Our pal Sipp sent us the following missive, as a corrective to this morning's link on the topic:
The recipe for barn red is right here:
-Boiled Linseed oil. (Dullards like the writer don't know there's two kinds of linseed oil. Boiled linseed oil is what's used for paints. It's deadly poison. Regular linseed oil is what Amish type people use for this and that. I had a boss in the painting business way back when that heard of all the health benefits of a tablespoon of raw linseed oil, and used to eat Boiled linseed oil until I explained the difference. Raw linseed oil never dries, properly, so you can't use it for painting a structure)
-Red lead powder. This goes back to the Roman Empire. It's really cheap, and a fantastic pigment. Has a tendency to make your children into dullards, though, even moreso than TV does.
-Turpentine. Just old-fashioned paint thinner, distilled from pine sap.
-Japan Drier. A dash of this metallic salt makes paint films dry much faster. It's poison, too. Counter-intuitively, if you add a lot, the paint never dries.
Old-fashioned barn stain used to be called OVT. Cabot still call some of their stuff OVT, but lord knows what it is. Oil, Varnish, Turpentine.

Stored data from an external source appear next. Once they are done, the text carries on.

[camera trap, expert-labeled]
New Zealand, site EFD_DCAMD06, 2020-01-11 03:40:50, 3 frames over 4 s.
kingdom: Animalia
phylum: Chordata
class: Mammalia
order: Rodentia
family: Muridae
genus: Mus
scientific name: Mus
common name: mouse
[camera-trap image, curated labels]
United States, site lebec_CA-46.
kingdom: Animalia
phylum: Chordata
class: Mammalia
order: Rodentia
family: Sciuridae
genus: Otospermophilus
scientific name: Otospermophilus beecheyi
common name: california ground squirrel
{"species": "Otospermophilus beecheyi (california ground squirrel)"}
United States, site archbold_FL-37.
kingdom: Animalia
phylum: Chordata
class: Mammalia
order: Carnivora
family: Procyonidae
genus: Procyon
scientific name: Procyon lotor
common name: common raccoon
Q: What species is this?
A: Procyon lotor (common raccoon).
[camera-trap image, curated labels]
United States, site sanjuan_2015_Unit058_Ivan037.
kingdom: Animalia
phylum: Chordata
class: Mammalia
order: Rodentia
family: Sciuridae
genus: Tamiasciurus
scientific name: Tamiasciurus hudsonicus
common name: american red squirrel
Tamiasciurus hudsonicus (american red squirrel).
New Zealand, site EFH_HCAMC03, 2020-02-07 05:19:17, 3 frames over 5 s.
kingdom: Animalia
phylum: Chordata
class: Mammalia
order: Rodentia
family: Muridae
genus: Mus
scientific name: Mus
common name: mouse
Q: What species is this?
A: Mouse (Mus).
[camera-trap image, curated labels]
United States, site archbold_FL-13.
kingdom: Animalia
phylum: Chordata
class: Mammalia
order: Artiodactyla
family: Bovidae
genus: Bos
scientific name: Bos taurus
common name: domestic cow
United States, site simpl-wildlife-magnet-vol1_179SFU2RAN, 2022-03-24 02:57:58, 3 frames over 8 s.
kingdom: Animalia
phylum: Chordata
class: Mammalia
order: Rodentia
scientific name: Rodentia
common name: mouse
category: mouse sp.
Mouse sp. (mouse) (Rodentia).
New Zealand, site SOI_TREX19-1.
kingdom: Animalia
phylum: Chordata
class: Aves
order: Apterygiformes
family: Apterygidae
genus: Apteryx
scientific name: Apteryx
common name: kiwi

Sugar of white lead can be substituted for red lead. It's more expensive, so red got used more. People still called primer "red lead" when I was a kid, and it came in red even after the lead was removed from it. You can still find real red lead in use in shipyards, I bet. Muffy and Biff's yacht often had a coat of it on the bottom despite their Sierra Club protestations. Barns shifted from being painted red to being painted white when the idea of a farm became synonymous with "where the milk comes from." It's just a representation of cleanliness. And colonial era barns, as well as almost everything else, were pretty much never painted in any way. If you'd have seen Salem, Mass or some such place before 1800, the whole place, every stick of it, would have been weathered brown.